L’assessore regionale all’Energia, Vania Contrafatto ha firmato un atto di indirizzo che indichi un percorso comune illustrato con chiarezza agli amministratori con lo scopo di velocizzare i tempi e le procedure che portino ad una gestione ottimizzata del servizio idrico. Succedeva lo scorso novembre. La riforma dello scorso anno relativa al servizio idrico in Sicilia non sembra infatti raccogliere buoni frutti: procedono a rilento le nuove assemblee territoriali idriche, costituite dai sindaci, in coincidenza territoriale tra ambiti e territori provinciali. E, quasi tutti gli ambiti territoriali idrici, pur essendosi insediati, non sono ancora subentrati nelle funzioni alle vecchie strutture in liquidazione.
Sotto accusa c’è la stessa legge di riforma alla luce della quale gli enti dei territori chiedono come devono organizzarsi e dove attingere le risorse. La priorità inevasa è semplicemente decidere che forma dare alla gestione. “Ogni Comune inizi con l’istituzione di un capitolo di bilancio destinato all’ente di governo idrico, procedano alla nomina di un presidente, redigano il piano d’ambito, anche attingendo alle figure professionali delle vecchie strutture – commenta la Contrafatto – i sindaci e le assemblee eleggano i presidenti senza far passare altro tempo. Si è voluta fare l’anno scorso una legge che desse la parola ai territori, il testo ha lasciato esplicitamente i margini che adesso vengono contestati dagli stessi soggetti che si sono resi interlocutori di una legge che adesso non comprendono – continua – la Regione poteva dire solo con legge cosa e come fare, adesso si dia una forma compiuta alle organizzazioni sui territori».
Sono molti i vincoli di continuità e i legami con il passato che non sempre semplificano, alimentando una piccola giungla di tariffe e metodi diversi di gestione. Se, ad esempio, l’Ambito territoriale di Agrigento volesse fare ricorso a una azienda pubblica in house, ritenendola più conveniente, poiché è legato da una convenzione trentennale con Girgenti acque, dovrebbe prima sciogliere l’accordo. Ma si attiverebbe in quel caso una marea di contenziosi. “La legge è chiara e a quella tutti dobbiamo attenerci: le Ati devono subentrare alle Ato nelle funzioni di regolazione, vigilanza e controllo – aggiunge l’assessore – le ex Province non ne fanno parte; ogni Ati deve dotarsi di un fondo per copre le spese di avvio e funzionamento, di un direttore generale e di una dotazione organica; il personale deve transitare, senza creare duplicati il cui costo sarebbe a carico dei cittadini.

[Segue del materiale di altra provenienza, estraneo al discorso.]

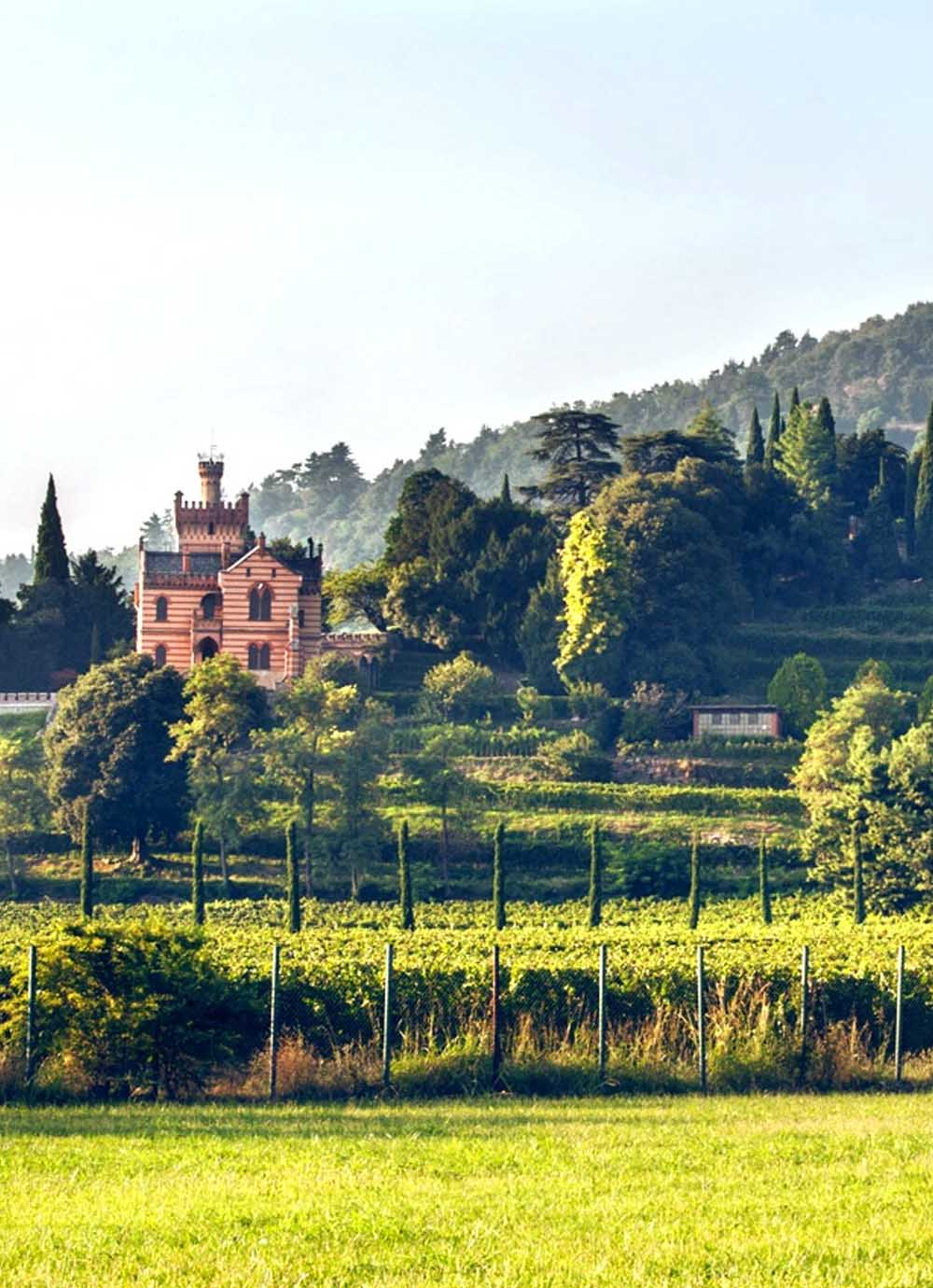 Tours - Tasting tour in the Franciacorta Valley (photo 5)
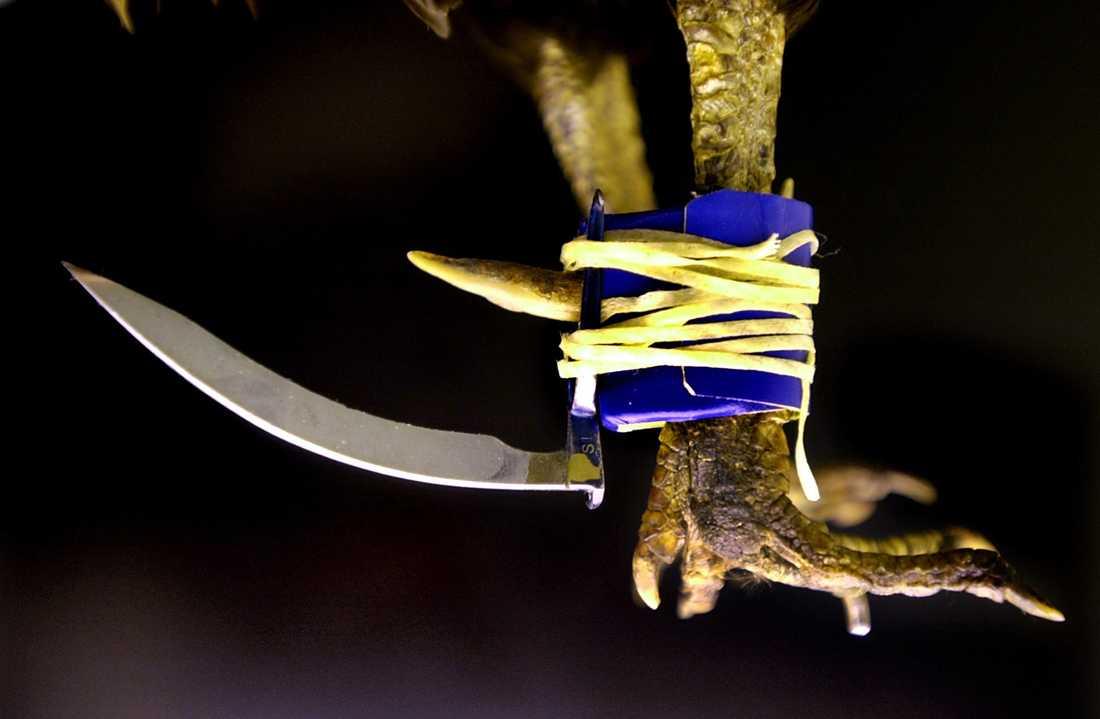 Tuppfäktning innebär blodbad. Här ett exempel på ett blad fäst på en stridstupp. Arkivbild.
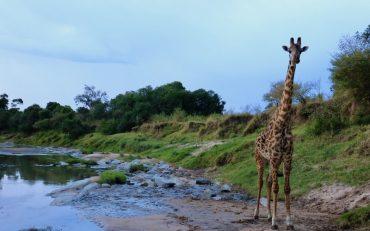 Masai Mara Intrepids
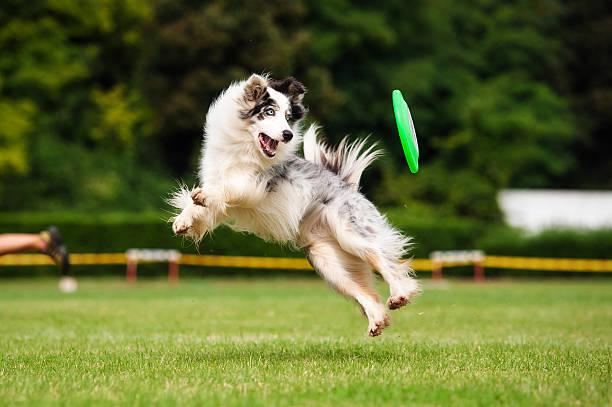 Border collie dog catching frisbee in jump picture id535192535?b=1&k=6&m=535192535&s=612x612&w=0&h=zkaxyit9xzq1och2qkqd8525hdscvv2y4foo1nvc pc=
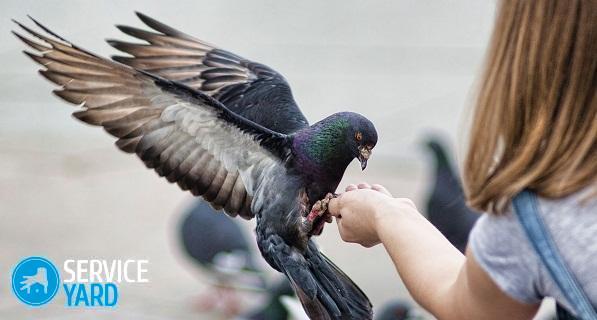 golub-na-cheloveke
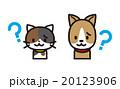 ネコとイヌ 20123906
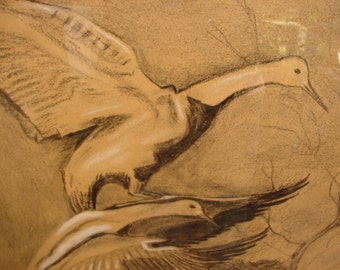 antique charcoal & chalk drawing, birds in flight-X.Georgalas-Greek art. 27 3/4'' x 17 3/4''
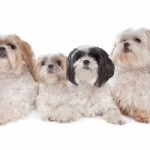 Natural Dog Food and Its Benefits to an Animal's Health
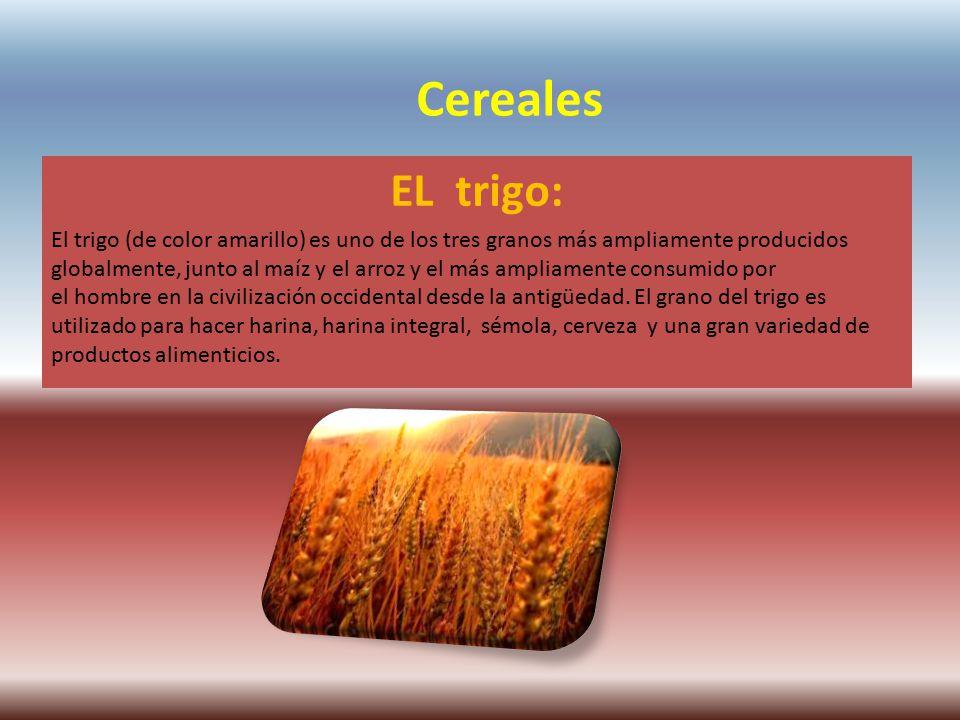 Cereales EL trigo:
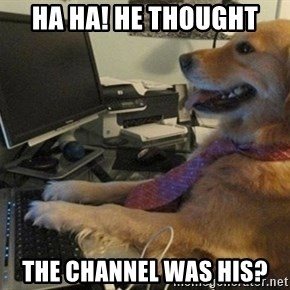 I have no idea what I'm doing - Dog with Tie - Ha ha! He thought the channel was his?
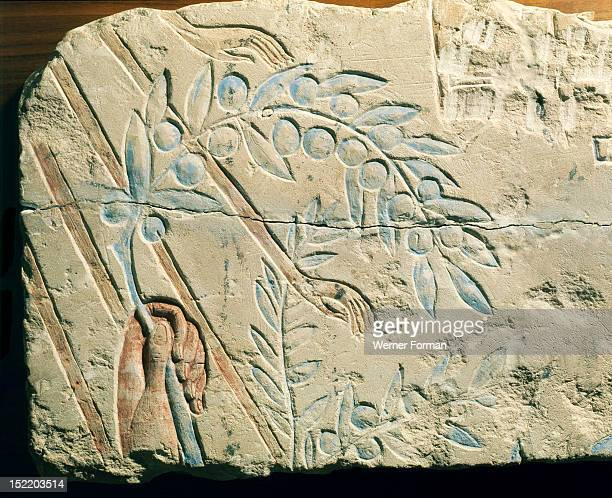 Fragment of a relief Olive branch held by King Akhenaten offering to the god Aten whose sun rays are depicted with hands to pick the proffered fruit...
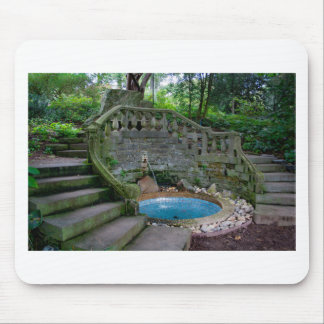 Blue Garden Fountain Mouse Pad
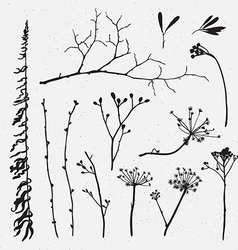set silhouettes flowers and grass on the vector image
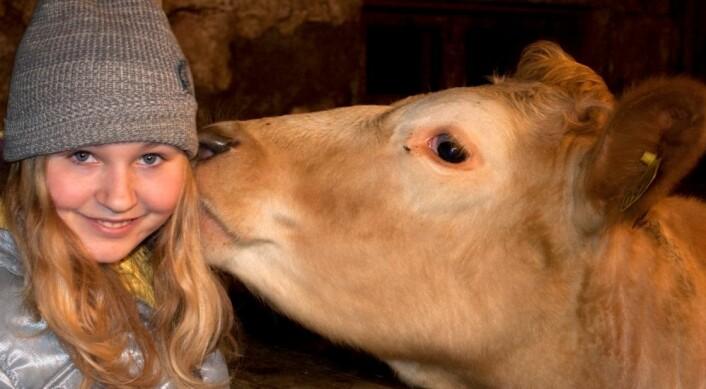 Forskning har tidligere vist at barn som får drikke upasteurisert melk tidlig i livet, får en sterk beskyttelse mot allergi. Men hvor mye bakteriene for melka betyr for beskyttelse mot allergi, er fortsatt et ubesvart spørsmål. (Foto: Colorbox)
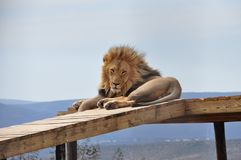 A big male lion resting on a scaffold Stock Image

Vorrei ricordare, infatti, che la messa a regime del servizio è una delle condizioni per poter ricevere e spendere i fondi che l’Europa e lo Stato come il Patto per la Sicilia, ci mettono a disposizione per il settore idrico, che comprende anche la depurazione».
La palla torna adesso ai Comuni che hanno cercato sempre negli anni una solida e riscontrata interlocuzione con il presidente Crocetta.